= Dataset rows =
——

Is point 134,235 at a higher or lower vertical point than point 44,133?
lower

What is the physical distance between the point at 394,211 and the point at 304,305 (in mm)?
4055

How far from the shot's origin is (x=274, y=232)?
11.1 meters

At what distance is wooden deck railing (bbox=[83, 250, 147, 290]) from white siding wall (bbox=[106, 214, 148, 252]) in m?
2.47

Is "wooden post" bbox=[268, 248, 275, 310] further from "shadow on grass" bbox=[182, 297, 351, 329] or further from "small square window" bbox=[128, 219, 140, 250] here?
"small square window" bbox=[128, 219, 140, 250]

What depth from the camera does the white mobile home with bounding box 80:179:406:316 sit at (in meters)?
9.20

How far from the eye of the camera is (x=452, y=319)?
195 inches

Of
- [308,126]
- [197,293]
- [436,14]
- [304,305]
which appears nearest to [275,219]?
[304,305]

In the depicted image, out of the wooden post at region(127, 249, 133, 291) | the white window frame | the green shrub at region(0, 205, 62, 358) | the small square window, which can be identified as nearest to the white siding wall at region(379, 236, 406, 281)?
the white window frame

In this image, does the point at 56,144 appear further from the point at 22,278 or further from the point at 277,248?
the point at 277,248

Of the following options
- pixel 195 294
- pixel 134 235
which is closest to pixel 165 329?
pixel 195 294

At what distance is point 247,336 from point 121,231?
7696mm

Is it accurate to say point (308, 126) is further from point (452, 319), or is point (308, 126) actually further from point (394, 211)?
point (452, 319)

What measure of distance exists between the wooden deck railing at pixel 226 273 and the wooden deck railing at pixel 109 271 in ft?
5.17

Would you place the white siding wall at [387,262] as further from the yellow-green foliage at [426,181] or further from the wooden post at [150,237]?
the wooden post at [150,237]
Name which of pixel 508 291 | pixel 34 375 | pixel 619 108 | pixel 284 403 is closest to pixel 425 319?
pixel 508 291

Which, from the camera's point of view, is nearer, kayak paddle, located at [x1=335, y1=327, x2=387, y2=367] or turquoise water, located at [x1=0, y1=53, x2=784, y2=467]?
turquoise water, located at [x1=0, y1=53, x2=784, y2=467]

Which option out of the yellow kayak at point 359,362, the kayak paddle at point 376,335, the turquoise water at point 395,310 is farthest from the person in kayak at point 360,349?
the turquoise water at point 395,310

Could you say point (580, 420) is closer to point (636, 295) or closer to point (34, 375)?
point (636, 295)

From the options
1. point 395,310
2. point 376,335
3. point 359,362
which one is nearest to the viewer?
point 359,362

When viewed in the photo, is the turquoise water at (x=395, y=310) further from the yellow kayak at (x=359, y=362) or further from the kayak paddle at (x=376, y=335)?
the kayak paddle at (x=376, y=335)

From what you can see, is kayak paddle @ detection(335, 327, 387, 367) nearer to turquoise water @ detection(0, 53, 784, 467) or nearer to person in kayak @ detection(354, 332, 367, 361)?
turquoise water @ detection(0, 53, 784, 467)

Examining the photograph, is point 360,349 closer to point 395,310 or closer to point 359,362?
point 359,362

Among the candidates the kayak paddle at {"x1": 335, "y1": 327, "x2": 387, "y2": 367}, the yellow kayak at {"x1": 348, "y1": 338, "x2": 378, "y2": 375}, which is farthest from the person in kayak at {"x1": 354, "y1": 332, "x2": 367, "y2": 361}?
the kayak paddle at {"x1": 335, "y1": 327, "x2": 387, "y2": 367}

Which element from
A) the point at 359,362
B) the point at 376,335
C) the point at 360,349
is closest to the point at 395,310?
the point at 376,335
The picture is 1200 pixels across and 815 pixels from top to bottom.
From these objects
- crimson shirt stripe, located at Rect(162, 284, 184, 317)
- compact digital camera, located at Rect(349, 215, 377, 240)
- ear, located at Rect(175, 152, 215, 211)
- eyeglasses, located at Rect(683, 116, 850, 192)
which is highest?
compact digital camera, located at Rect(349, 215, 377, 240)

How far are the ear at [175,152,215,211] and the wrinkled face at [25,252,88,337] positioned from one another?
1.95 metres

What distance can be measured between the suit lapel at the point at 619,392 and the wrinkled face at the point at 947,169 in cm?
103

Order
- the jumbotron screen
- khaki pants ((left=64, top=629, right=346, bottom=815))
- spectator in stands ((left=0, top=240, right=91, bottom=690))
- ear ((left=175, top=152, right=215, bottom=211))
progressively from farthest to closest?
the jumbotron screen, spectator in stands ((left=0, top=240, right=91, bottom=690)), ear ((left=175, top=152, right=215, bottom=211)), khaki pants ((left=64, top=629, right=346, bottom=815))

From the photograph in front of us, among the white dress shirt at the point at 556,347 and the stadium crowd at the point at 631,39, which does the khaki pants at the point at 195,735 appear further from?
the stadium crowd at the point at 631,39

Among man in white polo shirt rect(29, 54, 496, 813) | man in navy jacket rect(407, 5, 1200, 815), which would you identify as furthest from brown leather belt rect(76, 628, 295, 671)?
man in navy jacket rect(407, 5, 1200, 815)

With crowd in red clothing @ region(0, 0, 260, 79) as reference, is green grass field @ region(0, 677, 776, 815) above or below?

——

= TASK =
What do the records say? Quote them all exactly.

= WORKED SOLUTION =
Is point 134,235 at a higher or lower vertical point than point 44,133?
lower

What is the physical distance between the point at 394,211 and the point at 304,305 (in mm)?
4055

How far from the shot's origin is (x=274, y=232)?
11.1 meters

At what distance is wooden deck railing (bbox=[83, 250, 147, 290]) from white siding wall (bbox=[106, 214, 148, 252]) in m?
2.47

Is "wooden post" bbox=[268, 248, 275, 310] further from "shadow on grass" bbox=[182, 297, 351, 329] or further from "small square window" bbox=[128, 219, 140, 250] here?
"small square window" bbox=[128, 219, 140, 250]

What depth from the camera does the white mobile home with bounding box 80:179:406:316 sit at (in meters)?
9.20

How far from the eye of the camera is (x=452, y=319)?
195 inches

Of
- [308,126]
- [197,293]
- [436,14]
- [304,305]
which appears nearest to [275,219]?
[304,305]

In the depicted image, out of the wooden post at region(127, 249, 133, 291) | the white window frame | the green shrub at region(0, 205, 62, 358) | the small square window, which can be identified as nearest to the white siding wall at region(379, 236, 406, 281)?
the white window frame

In this image, does the point at 56,144 appear further from the point at 22,278 or further from the point at 277,248?
the point at 277,248

Of the following options
- pixel 195 294
- pixel 134 235
which is closest to pixel 165 329?
pixel 195 294

At what distance is point 247,336 from point 121,231?
7696mm

Is it accurate to say point (308, 126) is further from point (452, 319), or is point (308, 126) actually further from point (394, 211)?
point (452, 319)

What measure of distance exists between the wooden deck railing at pixel 226 273 and the wooden deck railing at pixel 109 271 in ft?
5.17

Would you place the white siding wall at [387,262] as further from the yellow-green foliage at [426,181] or further from the wooden post at [150,237]?
the wooden post at [150,237]
Name which of pixel 508 291 | pixel 34 375 | pixel 619 108 | pixel 284 403 is closest to pixel 425 319?
pixel 508 291

Which, from the camera's point of view, is nearer, kayak paddle, located at [x1=335, y1=327, x2=387, y2=367] or turquoise water, located at [x1=0, y1=53, x2=784, y2=467]?
turquoise water, located at [x1=0, y1=53, x2=784, y2=467]

Which option out of the yellow kayak at point 359,362, the kayak paddle at point 376,335, the turquoise water at point 395,310 is farthest from the person in kayak at point 360,349?
the turquoise water at point 395,310

Could you say point (580, 420) is closer to point (636, 295) or closer to point (34, 375)?
point (636, 295)

From the options
1. point 395,310
2. point 376,335
3. point 359,362
which one is nearest to the viewer?
point 359,362

When viewed in the photo, is the turquoise water at (x=395, y=310) further from the yellow kayak at (x=359, y=362) or further from the kayak paddle at (x=376, y=335)?
the kayak paddle at (x=376, y=335)

From what you can see, is kayak paddle @ detection(335, 327, 387, 367) nearer to turquoise water @ detection(0, 53, 784, 467) or nearer to person in kayak @ detection(354, 332, 367, 361)?
turquoise water @ detection(0, 53, 784, 467)

Examining the photograph, is point 360,349 closer to point 395,310 or closer to point 359,362?
point 359,362

Among the candidates the kayak paddle at {"x1": 335, "y1": 327, "x2": 387, "y2": 367}, the yellow kayak at {"x1": 348, "y1": 338, "x2": 378, "y2": 375}, which is farthest from the person in kayak at {"x1": 354, "y1": 332, "x2": 367, "y2": 361}?
the kayak paddle at {"x1": 335, "y1": 327, "x2": 387, "y2": 367}

Which element from
A) the point at 359,362
B) the point at 376,335
C) the point at 360,349
is closest to the point at 395,310?
the point at 376,335
The picture is 1200 pixels across and 815 pixels from top to bottom.
From these objects
- crimson shirt stripe, located at Rect(162, 284, 184, 317)
- compact digital camera, located at Rect(349, 215, 377, 240)
- ear, located at Rect(175, 152, 215, 211)
- eyeglasses, located at Rect(683, 116, 850, 192)
which is highest?
compact digital camera, located at Rect(349, 215, 377, 240)

How far are the ear at [175,152,215,211] and the wrinkled face at [25,252,88,337] positioned from one another?
1.95 metres

What distance can be measured between the suit lapel at the point at 619,392 and the wrinkled face at the point at 947,169 in cm?
103

Order
- the jumbotron screen
- khaki pants ((left=64, top=629, right=346, bottom=815))
- spectator in stands ((left=0, top=240, right=91, bottom=690))
- ear ((left=175, top=152, right=215, bottom=211))
progressively from farthest to closest?
the jumbotron screen, spectator in stands ((left=0, top=240, right=91, bottom=690)), ear ((left=175, top=152, right=215, bottom=211)), khaki pants ((left=64, top=629, right=346, bottom=815))

From the photograph in front of us, among the white dress shirt at the point at 556,347 and the stadium crowd at the point at 631,39, which does the khaki pants at the point at 195,735 appear further from?
the stadium crowd at the point at 631,39

Among man in white polo shirt rect(29, 54, 496, 813) | man in navy jacket rect(407, 5, 1200, 815), which would you identify as furthest from brown leather belt rect(76, 628, 295, 671)?
man in navy jacket rect(407, 5, 1200, 815)

With crowd in red clothing @ region(0, 0, 260, 79) as reference, is green grass field @ region(0, 677, 776, 815) above or below?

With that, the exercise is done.